Korzystając z okazji w końcu wyleję swoje "uczucia" co do LOTR.
Dla mnie cała ta trylogia jest strasznie powalona. Oglądając filmy miałem wrażenie że "reguły" świata zmieniają się na potrzeby bohaterów. Np zaje**li Gandalfa..to się wziął odrodził, ale inni już nie mogą.
Albo motyw z pierścieniem, no kuźwa najlepszych wojowników puszczają inną drogą, a do wulkanu gdzie można zniszczyć pierścień wysyłają karłów z owłosionymi stopami. W dodatku jeden z tych karłów do swojego "przyjaciela" mówi Panie Frodo...to ma być jego kumpel czy paź?
No jeszcze to że praktycznie przez zniszczenie pierścienia upada cały reżim Saurona...to potwierdza to że wystarczyło wysłać całą drużynę by wyje**li ten pierścień w ten wulkan i darować sobie te wszystkie bitwy. OK nie powiem bo widowiskowo jest, Aragorn, Legolas i reszta drużyny (prócz karłów) to fajne postacie.
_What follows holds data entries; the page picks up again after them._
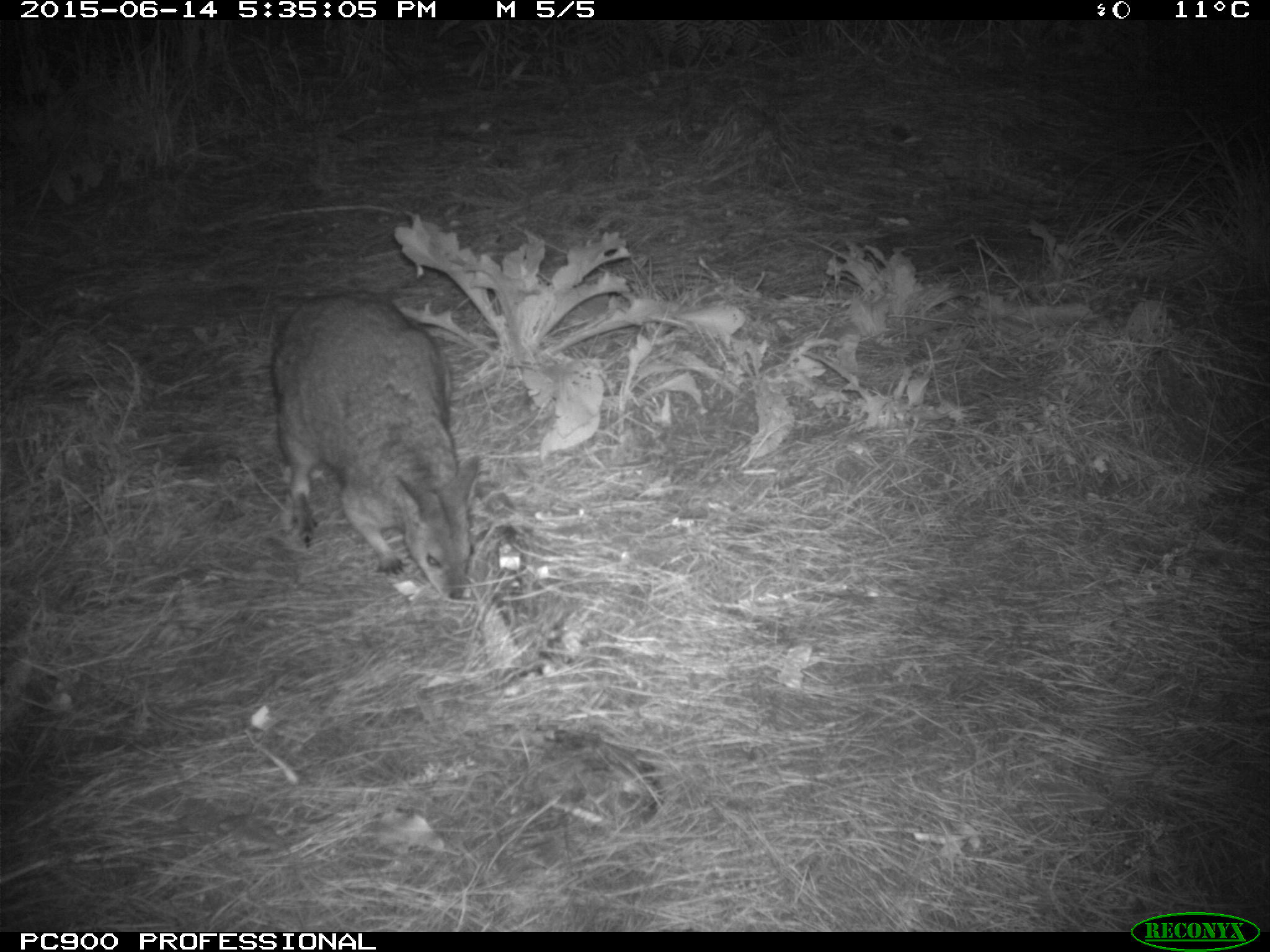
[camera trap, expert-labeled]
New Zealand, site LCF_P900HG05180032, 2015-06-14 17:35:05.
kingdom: Animalia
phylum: Chordata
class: Mammalia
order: Diprotodontia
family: Macropodidae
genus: Notamacropus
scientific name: Notamacropus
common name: wallaby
W dodatku jeszcze akcje w stylu: "bohaterowie udali się gdzieś tam"..aha super..ale skąd ja mam wiedzieć gdzie to jest? czy to zaraz za najbliższym wzgórzem czy kilka dni drogi?
Naprawdę chciałbym polubić tą trylogię, ale pełno jest rzeczy które mnie odpycha od niej.